Question

If a, b, c are in H.P., then the value of $\left( \dfrac{1}{b}+\dfrac{1}{c}-\dfrac{1}{a} \right)\left( \dfrac{1}{c}+\dfrac{1}{a}-\dfrac{1}{b} \right)$ , is

Answer 1

Hint: Think of the basic definition of Harmonic progression, and use the property that the reciprocals of the terms in H.P. forms an A.P. We also know that the absolute value of difference of two consecutive terms of an A.P. is equal to the common difference of the Arithmetic progression, i.e., if three numbers x, y , z are in A.P. then y-x=z-y=common difference.

Complete step by-step answer:

Before starting with the solution to the above question, let us talk about harmonic progression.
In mathematics, harmonic progression is defined as a sequence of numbers, for which the sequence of the reciprocals of its terms gives an arithmetic progression.
We can represent a general harmonic progression as:$\dfrac{1}{a},\dfrac{1}{a+d},\dfrac{1}{a+2d}............$
Where $a,a+d,a+2d...............$ will represent an arithmetic progression.
Now let us start the solution to the above question.

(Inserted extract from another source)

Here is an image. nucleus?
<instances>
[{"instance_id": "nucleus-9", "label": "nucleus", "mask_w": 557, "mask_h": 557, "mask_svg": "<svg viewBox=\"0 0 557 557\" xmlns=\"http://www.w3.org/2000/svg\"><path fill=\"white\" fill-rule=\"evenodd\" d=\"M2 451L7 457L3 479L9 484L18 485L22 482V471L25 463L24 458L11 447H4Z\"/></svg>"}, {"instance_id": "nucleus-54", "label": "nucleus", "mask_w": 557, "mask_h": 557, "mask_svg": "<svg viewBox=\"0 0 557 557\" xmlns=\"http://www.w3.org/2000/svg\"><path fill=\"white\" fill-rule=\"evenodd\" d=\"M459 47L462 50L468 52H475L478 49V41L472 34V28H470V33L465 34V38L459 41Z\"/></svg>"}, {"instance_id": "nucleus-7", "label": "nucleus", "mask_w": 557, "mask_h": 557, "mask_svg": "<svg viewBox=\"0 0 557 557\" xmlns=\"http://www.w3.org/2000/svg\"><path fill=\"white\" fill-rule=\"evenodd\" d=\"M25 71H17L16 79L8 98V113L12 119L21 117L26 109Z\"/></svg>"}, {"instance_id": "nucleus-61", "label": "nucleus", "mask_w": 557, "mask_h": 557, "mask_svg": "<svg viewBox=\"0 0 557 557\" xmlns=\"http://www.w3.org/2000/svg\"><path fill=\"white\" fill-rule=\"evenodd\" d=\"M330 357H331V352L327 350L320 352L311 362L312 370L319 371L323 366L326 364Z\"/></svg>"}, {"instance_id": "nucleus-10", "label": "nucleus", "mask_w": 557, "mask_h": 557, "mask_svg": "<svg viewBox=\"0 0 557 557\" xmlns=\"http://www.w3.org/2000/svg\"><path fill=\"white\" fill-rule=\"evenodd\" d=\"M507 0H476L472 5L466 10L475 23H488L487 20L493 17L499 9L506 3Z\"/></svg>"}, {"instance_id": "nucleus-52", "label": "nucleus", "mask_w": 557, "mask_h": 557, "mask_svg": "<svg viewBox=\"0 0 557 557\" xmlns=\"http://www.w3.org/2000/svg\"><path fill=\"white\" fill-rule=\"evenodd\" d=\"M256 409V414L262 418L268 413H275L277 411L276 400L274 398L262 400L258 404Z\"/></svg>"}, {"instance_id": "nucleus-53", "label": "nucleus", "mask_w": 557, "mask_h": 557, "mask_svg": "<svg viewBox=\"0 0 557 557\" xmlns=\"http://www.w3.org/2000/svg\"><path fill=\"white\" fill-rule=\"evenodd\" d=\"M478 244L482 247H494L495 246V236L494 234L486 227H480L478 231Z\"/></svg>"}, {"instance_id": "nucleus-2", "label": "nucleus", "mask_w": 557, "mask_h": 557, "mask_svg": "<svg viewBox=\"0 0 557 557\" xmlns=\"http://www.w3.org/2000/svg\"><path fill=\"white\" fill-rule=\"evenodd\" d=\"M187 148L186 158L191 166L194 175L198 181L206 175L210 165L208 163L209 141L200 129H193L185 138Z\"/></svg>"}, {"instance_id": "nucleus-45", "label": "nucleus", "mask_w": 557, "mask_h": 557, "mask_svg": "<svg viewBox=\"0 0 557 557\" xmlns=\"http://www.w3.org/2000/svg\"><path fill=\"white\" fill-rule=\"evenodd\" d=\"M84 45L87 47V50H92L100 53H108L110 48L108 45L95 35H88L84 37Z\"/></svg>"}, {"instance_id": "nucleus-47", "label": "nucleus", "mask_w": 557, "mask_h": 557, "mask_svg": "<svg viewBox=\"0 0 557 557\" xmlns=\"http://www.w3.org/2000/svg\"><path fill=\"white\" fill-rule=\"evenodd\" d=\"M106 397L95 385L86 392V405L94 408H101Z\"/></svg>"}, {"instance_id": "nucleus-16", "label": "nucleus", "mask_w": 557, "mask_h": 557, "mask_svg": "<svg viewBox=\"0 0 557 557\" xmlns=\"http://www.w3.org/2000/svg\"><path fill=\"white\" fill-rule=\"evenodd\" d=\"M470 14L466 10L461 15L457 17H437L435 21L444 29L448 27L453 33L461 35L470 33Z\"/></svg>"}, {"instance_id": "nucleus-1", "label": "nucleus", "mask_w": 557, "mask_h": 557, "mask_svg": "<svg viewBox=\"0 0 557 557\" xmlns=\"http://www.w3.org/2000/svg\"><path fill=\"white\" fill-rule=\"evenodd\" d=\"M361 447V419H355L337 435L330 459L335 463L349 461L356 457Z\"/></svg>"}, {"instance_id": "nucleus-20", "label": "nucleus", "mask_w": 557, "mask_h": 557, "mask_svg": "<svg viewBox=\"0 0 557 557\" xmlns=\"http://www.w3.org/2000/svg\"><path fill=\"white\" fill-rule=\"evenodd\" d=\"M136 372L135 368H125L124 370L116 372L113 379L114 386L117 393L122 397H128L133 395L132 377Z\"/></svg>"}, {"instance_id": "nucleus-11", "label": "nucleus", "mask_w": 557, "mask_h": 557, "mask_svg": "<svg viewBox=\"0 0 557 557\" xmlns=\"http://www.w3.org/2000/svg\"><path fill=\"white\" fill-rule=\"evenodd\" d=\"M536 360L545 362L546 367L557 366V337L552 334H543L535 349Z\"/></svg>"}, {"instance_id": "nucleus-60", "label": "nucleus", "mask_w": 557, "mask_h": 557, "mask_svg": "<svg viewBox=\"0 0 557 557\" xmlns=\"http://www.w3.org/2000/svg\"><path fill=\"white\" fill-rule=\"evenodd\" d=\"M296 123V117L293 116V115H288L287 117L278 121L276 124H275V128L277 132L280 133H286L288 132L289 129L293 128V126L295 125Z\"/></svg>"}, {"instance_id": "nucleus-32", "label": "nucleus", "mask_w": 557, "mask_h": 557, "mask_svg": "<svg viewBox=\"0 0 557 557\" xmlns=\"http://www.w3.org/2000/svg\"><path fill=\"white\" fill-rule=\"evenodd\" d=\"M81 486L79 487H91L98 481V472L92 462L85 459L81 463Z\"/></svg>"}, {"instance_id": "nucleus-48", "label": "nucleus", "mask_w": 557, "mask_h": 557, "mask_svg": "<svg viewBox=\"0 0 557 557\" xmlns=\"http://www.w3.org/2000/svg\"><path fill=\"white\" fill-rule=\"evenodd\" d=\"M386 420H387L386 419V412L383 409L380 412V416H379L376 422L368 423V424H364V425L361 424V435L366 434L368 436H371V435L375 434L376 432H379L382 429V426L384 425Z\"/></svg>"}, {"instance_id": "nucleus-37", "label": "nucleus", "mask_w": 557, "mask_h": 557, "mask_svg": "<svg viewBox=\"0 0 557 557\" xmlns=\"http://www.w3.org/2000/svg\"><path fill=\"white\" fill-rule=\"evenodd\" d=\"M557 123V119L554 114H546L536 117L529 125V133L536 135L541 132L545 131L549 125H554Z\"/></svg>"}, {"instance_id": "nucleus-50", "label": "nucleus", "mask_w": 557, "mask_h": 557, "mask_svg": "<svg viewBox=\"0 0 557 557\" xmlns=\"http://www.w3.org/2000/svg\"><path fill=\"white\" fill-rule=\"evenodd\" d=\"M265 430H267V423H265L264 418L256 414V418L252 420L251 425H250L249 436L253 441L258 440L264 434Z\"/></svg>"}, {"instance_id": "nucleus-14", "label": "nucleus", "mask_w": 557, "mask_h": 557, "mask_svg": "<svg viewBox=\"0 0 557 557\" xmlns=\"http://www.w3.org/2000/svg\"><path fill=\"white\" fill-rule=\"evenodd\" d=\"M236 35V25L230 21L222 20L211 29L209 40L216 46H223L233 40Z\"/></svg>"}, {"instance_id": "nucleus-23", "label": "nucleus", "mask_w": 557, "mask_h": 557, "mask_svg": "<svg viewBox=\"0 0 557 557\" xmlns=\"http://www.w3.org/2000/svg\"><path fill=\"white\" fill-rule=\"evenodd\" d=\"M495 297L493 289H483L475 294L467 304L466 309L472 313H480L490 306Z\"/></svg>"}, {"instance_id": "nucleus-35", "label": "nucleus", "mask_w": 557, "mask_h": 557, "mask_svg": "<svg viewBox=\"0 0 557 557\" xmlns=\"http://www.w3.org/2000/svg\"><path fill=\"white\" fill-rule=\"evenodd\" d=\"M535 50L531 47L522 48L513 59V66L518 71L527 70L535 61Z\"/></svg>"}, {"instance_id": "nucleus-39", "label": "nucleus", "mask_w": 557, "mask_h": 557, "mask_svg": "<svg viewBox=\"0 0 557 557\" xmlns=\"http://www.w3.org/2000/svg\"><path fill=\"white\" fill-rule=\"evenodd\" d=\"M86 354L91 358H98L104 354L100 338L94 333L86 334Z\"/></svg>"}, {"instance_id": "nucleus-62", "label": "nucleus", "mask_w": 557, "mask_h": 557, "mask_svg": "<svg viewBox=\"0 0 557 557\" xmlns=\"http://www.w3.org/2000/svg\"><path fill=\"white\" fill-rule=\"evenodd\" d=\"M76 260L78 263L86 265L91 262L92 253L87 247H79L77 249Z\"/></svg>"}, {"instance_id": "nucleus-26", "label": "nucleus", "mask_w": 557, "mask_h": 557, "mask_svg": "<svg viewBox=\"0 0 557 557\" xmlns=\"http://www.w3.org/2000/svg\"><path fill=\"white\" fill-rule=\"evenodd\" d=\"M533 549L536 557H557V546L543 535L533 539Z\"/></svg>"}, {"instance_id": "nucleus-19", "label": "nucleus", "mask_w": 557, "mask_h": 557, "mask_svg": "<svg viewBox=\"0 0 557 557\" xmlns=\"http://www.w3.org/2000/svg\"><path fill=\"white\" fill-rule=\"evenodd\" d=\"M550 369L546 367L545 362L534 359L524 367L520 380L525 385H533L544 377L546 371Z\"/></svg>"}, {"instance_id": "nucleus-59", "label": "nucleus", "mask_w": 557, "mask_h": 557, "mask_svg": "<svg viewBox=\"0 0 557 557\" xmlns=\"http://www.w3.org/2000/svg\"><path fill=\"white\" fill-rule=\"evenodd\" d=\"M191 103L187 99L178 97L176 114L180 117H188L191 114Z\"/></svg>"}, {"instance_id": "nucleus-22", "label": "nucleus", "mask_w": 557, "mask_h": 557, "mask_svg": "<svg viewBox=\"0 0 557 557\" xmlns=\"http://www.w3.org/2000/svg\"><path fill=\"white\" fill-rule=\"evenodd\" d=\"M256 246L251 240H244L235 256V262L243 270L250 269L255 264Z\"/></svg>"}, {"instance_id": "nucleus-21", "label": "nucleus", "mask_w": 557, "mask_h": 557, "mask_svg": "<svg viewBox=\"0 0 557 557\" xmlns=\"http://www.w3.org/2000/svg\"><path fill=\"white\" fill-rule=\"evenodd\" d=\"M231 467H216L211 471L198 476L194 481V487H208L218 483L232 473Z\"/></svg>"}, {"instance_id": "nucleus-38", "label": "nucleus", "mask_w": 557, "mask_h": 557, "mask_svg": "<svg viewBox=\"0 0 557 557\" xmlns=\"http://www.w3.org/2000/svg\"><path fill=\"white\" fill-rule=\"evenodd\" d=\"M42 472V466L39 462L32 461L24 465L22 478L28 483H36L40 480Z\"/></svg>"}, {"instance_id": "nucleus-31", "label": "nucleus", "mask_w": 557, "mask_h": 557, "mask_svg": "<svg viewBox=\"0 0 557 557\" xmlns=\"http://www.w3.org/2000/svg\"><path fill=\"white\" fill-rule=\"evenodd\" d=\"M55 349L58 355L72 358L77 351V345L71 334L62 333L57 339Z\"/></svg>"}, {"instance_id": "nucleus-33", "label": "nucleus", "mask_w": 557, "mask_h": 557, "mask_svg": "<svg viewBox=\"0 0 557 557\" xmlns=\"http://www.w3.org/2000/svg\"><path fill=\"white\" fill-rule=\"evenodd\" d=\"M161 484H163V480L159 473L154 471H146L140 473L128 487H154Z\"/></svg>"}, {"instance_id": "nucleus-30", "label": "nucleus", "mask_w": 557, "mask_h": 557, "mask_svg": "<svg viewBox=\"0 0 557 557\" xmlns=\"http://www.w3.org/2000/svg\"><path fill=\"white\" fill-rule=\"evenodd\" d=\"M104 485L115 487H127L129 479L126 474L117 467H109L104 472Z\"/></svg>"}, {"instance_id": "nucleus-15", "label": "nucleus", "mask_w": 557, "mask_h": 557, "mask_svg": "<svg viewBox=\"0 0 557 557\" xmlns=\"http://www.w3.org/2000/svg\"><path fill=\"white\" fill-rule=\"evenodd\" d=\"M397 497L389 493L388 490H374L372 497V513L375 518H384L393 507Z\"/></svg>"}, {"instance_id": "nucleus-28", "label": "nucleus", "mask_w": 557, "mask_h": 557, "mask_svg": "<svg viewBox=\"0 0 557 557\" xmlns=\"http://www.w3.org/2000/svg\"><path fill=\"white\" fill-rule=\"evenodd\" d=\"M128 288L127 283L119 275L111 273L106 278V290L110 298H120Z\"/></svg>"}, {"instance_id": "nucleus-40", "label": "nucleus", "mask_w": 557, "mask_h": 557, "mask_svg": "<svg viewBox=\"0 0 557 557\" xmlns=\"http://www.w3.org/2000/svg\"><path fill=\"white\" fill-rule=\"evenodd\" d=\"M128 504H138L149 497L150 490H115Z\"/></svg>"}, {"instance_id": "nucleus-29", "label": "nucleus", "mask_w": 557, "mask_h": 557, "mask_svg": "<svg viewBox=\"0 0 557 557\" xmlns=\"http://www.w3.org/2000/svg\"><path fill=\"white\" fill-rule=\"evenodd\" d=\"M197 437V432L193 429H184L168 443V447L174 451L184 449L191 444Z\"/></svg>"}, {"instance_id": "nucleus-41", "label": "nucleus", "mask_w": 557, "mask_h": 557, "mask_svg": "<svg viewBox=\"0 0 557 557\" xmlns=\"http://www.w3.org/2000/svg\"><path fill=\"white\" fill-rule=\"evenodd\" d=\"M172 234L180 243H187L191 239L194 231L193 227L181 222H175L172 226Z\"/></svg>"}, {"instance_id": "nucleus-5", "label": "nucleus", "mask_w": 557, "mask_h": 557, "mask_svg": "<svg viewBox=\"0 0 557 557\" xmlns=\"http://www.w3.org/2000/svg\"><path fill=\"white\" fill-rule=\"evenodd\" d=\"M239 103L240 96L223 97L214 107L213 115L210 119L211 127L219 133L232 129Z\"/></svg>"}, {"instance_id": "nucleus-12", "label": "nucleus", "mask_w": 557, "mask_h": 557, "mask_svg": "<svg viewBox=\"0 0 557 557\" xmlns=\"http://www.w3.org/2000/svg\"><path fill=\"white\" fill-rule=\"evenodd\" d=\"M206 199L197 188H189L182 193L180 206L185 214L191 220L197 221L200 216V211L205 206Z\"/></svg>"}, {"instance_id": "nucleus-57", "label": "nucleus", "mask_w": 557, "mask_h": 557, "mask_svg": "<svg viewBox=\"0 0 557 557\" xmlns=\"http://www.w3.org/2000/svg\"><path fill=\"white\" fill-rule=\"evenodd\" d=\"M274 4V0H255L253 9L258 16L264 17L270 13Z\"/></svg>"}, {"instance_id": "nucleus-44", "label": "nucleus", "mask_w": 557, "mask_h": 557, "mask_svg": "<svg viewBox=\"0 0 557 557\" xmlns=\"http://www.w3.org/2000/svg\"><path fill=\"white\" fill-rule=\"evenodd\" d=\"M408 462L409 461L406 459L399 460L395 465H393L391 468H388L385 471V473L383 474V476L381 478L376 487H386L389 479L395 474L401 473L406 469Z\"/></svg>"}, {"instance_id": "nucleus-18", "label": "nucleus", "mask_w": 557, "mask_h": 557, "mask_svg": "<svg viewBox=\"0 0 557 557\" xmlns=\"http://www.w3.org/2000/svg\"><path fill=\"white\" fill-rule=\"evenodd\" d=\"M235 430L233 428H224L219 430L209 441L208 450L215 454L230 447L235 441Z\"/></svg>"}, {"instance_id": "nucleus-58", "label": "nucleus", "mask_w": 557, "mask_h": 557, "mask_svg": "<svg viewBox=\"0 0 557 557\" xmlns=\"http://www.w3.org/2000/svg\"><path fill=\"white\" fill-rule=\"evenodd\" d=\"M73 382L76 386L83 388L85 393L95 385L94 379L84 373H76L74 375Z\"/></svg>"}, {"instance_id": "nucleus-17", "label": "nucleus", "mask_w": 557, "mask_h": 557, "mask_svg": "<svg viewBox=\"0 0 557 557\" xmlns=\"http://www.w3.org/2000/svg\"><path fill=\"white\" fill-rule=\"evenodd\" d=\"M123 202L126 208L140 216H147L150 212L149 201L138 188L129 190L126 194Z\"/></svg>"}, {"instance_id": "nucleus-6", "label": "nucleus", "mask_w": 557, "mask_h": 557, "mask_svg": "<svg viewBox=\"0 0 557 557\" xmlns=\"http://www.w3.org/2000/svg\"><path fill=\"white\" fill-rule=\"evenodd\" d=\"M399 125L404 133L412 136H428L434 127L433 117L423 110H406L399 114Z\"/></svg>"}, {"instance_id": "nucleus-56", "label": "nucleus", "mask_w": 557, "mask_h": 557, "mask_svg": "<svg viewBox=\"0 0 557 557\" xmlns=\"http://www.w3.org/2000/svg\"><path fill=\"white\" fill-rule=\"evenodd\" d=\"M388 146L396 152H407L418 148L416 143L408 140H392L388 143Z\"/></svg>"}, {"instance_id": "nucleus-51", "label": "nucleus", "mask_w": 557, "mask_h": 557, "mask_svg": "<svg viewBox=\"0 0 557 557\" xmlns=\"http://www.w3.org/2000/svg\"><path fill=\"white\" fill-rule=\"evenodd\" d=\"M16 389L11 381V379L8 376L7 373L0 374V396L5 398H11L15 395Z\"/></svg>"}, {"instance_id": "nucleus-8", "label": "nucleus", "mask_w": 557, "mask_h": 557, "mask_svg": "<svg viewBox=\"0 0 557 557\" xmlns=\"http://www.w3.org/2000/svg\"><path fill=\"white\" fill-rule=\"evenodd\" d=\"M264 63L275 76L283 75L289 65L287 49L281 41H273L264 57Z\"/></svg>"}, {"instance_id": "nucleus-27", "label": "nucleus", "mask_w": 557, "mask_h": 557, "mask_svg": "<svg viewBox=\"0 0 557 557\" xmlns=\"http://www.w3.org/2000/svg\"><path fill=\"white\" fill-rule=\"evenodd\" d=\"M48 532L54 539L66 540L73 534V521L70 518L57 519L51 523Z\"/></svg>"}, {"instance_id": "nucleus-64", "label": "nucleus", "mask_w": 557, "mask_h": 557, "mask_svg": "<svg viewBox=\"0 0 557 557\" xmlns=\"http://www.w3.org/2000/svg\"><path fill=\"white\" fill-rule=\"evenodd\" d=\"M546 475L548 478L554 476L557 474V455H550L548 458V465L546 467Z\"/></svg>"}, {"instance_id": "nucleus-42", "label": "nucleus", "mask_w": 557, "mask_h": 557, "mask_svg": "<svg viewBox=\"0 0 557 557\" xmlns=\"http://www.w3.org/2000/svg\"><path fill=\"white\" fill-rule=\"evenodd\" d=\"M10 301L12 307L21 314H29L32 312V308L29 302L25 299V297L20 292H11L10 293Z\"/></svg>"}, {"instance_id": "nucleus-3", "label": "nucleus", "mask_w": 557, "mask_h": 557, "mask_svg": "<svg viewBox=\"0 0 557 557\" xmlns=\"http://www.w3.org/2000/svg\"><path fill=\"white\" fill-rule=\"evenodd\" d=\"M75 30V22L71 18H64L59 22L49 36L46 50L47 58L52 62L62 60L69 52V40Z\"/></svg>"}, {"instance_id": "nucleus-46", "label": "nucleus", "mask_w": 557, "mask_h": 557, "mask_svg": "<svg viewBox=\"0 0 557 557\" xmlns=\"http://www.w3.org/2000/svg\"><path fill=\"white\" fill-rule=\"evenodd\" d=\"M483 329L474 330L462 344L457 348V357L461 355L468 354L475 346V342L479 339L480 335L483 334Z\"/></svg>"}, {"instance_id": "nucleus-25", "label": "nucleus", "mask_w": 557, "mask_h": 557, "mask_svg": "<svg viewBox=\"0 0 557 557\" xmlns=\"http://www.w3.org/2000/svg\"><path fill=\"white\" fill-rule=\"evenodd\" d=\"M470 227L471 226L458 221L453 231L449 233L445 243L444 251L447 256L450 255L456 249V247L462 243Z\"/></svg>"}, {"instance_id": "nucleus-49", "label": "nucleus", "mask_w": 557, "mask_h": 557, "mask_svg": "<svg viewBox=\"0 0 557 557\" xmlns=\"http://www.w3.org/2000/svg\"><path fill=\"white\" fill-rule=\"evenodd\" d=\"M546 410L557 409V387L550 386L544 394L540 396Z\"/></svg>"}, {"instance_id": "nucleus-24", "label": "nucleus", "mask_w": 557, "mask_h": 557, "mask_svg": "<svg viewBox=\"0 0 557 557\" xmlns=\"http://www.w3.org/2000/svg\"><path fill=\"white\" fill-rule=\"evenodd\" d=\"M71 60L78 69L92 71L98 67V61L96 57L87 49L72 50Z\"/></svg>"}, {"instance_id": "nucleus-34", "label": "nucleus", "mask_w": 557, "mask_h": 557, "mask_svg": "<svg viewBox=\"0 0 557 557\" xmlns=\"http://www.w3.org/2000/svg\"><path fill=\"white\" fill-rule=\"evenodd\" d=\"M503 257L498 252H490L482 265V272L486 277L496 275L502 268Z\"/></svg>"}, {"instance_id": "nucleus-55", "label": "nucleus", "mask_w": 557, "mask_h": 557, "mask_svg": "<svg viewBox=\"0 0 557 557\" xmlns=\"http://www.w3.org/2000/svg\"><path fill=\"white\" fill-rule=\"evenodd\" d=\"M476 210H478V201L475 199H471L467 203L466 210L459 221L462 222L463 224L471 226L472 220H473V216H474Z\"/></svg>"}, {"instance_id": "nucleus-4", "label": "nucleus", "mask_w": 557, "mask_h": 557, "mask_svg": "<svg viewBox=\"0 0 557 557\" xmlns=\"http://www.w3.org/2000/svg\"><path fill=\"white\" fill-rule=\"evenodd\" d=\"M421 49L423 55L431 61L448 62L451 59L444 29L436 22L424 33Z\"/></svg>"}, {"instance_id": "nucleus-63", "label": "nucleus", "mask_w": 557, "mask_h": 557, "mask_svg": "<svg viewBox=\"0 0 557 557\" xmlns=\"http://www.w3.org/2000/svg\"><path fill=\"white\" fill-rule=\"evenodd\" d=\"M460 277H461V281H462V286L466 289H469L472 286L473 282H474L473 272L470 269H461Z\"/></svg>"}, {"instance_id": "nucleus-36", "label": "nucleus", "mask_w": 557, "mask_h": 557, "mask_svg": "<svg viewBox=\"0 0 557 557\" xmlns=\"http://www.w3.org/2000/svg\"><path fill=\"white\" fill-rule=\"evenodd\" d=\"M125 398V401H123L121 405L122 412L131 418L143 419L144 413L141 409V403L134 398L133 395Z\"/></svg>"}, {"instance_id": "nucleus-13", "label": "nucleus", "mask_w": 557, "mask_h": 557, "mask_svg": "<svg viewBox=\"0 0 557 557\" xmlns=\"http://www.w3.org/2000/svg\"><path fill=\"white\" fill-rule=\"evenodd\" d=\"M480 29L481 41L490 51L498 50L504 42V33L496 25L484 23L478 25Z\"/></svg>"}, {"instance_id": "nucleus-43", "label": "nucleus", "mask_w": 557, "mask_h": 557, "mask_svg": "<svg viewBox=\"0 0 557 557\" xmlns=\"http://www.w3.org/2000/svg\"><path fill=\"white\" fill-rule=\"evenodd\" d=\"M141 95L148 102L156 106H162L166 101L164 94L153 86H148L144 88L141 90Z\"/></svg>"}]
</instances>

As it is given that a, b, c is in H.P., so we can say that $\dfrac{1}{a},\dfrac{1}{b}\text{ and }\dfrac{1}{c}$ are in A.P.
$\left( \dfrac{1}{b}+\dfrac{1}{c}-\dfrac{1}{a} \right)\left( \dfrac{1}{c}+\dfrac{1}{a}-\dfrac{1}{b} \right)$
Now we know that the difference of two consecutive terms of an A.P. is equal to the common difference of the Arithmetic progression. So, we let the common difference of the A.P. $\dfrac{1}{a},\dfrac{1}{b},\dfrac{1}{c}$ be k.
  \[\left( \dfrac{1}{b}-\dfrac{1}{a}+\dfrac{1}{c} \right)\left( \dfrac{1}{c}-\left( \dfrac{1}{b}-\dfrac{1}{a} \right) \right)\]
\[=\left( k+\dfrac{1}{c} \right)\left( \dfrac{1}{c}-k \right)\]
Now, as we know that k is the common difference of A.P., the $\dfrac{1}{c}-k=\dfrac{1}{b}$ . Also, we can write $k=\dfrac{1}{c}-\dfrac{1}{b}$ .
\[\left( \dfrac{1}{c}-\dfrac{1}{b}+\dfrac{1}{c} \right)\dfrac{1}{b}\]
\[=\left( \dfrac{2}{c}-\dfrac{1}{b} \right)\dfrac{1}{b}\]
Therefore, the answer to the above question is \[\left( \dfrac{2}{c}-\dfrac{1}{b} \right)\dfrac{1}{b}\] .

Note: Be careful about the calculation and the signs while opening the brackets. The general mistake that a student can make is $\dfrac{1}{c}+\dfrac{1}{a}-\dfrac{1}{b}=\dfrac{1}{c}-\left( \dfrac{1}{a}-\dfrac{1}{b} \right)$ . Also, you need to remember the properties related to A.P. and H.P., as they are used very often.